Advanced Conflict Management For Leaders

by | Jul 30, 2012 | Coaching Advice, People Skills

In my consulting and coaching practice, I often have to manage tricky meeting and conflict management dynamics and coach my clients to do the same. As I’ve mentioned before, many of my secrets are on Amazon.com in the simple and powerful principles of “The PRIMES” by Chris McGoff. These powerful principles can help anyone become a stronger leader, whether it’s your meeting going haywire or someone else’s.

Full disclosure: I helped McGoff edit “The PRIMES.” I’m a fan for a reason. This stuff really works!

Often when conflict arises in a meeting, you can manage it by seeing how the two sides are unable to appreciate each other’s perspective. Once you can see the divide, you can name it and as you name it, they begin to see it too. When you verbalize distinctions so others can see them more clearly, the conflict often clears up. But sometimes, just pointing out perspectives isn’t enough to actually resolve the conflict — it’s only step one. When this is the case, you need to deploy deeper conflict-resolution skills.

I gave an example of conflict management in a previous post and how the Big Hat-Little Hat PRIME was in play. In another meeting I attended with my client arecently, the accounting folks were championing a “big hat” perspective — working to protect the company’s broader interests in maintaining a uniform accounts receivable policy. This contrasted to the product team’s “little hat” perspective — where they were championing the narrower interests of a few beta customers who didn’t want to pay for a service that wasn’t working yet.

Naming these perspectives didn’t clear up the conflict, though it did diffuse it a bit. To bring the meeting to a satisfactory conclusion my client had to deploy a deeper principle.

- **Goal 1**
Tell whether each statement agrees with the conflict management post. Answer yes or no for each, and quote the deciding words of the post. (a) The writer helped edit "The PRIMES." (b) Naming the perspectives fully cleared up the conflict in the meeting. (c) The accounting folks held the "little hat" perspective.
- **Goal 2**
In the conflict management post, what did the beta customers not want to pay for?
- **Goal 3**
Copy everything in the conflict management post from "by | Jul 30, 2012" down to "stuff really works!", and swap "principles" for "ideas".

- **Entries shown**
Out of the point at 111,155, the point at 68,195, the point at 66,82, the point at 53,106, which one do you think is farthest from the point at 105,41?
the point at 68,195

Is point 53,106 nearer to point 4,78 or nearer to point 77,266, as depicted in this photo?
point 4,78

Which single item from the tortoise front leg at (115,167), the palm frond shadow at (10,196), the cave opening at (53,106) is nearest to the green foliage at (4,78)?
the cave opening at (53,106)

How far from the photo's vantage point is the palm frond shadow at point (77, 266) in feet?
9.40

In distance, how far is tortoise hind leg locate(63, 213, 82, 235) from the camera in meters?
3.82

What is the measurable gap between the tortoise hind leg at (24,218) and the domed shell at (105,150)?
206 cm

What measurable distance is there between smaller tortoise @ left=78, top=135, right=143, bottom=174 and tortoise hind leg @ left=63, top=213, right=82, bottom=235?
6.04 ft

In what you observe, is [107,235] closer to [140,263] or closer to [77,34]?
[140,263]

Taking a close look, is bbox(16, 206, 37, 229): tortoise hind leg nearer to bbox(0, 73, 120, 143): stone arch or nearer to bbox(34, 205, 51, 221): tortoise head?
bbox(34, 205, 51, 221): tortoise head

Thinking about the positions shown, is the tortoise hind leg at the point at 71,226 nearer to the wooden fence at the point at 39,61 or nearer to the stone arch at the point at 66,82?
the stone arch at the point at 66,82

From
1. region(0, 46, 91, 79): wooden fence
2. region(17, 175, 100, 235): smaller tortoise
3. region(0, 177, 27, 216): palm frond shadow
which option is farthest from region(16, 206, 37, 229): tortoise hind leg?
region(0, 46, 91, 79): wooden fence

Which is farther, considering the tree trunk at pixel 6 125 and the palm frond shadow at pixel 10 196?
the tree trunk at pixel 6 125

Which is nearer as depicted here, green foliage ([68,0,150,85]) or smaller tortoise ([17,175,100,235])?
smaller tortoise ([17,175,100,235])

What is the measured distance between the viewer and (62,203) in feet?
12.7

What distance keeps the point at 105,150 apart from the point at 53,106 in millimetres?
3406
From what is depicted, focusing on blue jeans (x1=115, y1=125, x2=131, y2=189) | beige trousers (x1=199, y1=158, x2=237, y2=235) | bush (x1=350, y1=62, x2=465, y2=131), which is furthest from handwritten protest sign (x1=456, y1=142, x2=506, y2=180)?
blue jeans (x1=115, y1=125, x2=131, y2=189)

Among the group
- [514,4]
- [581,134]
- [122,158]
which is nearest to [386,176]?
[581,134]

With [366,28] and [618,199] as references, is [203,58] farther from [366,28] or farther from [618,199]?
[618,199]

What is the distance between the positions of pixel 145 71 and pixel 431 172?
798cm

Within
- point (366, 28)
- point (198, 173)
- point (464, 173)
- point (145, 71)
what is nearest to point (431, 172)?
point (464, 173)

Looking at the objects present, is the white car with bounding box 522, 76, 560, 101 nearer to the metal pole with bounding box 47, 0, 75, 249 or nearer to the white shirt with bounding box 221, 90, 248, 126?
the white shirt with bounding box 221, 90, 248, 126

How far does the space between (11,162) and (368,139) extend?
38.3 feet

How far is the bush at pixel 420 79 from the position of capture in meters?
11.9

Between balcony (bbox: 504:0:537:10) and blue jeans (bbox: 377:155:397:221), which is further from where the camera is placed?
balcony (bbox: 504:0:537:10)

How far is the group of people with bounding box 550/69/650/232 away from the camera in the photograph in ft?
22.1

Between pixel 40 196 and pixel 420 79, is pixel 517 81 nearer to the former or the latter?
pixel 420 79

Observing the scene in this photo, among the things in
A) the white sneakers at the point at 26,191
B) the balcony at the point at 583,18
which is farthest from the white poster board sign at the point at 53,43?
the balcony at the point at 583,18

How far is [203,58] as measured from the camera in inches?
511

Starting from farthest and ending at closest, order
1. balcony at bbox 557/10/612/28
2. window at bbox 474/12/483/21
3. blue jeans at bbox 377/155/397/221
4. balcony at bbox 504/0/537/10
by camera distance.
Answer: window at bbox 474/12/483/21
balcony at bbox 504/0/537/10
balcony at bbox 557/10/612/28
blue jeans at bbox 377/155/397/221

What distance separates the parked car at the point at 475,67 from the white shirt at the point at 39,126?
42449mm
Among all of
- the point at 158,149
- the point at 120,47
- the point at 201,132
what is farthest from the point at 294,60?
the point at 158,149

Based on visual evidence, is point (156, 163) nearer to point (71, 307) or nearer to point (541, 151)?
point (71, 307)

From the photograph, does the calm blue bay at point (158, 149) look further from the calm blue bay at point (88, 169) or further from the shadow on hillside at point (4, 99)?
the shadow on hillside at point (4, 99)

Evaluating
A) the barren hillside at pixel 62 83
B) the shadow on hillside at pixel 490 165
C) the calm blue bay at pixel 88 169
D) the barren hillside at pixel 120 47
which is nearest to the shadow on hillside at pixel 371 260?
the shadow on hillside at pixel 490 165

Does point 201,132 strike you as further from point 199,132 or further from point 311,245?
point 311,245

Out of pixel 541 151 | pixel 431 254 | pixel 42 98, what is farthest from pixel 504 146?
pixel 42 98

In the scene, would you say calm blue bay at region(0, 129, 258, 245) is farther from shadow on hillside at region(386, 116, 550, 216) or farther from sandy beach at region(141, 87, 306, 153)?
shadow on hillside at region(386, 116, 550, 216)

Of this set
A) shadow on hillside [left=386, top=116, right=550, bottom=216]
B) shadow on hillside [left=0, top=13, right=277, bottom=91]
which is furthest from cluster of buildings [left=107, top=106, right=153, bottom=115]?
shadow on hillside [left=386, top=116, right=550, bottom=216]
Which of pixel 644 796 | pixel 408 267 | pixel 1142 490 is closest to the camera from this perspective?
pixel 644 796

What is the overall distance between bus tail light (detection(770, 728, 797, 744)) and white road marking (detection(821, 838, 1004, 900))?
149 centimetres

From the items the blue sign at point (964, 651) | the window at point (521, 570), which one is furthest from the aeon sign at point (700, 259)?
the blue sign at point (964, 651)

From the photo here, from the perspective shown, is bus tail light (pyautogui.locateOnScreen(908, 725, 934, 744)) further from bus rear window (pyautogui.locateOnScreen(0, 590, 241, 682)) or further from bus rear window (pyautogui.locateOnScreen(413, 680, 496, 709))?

- **Expected output 1**
(a) Yes: "I helped McGoff edit “The PRIMES.”"
(b) No: "Naming these perspectives didn’t clear up the conflict"
(c) No: "the accounting folks were championing a “big hat” perspective"

- **Expected output 2**
A service that wasn't working yet.

- **Expected output 3**
by | Jul 30, 2012 | Coaching Advice, People Skills

In my consulting and coaching practice, I often have to manage tricky meeting and conflict management dynamics and coach my clients to do the same. As I’ve mentioned before, many of my secrets are on Amazon.com in the simple and powerful ideas of “The PRIMES” by Chris McGoff. These powerful ideas can help anyone become a stronger leader, whether it’s your meeting going haywire or someone else’s.

Full disclosure: I helped McGoff edit “The PRIMES.” I’m a fan for a reason. This stuff really works!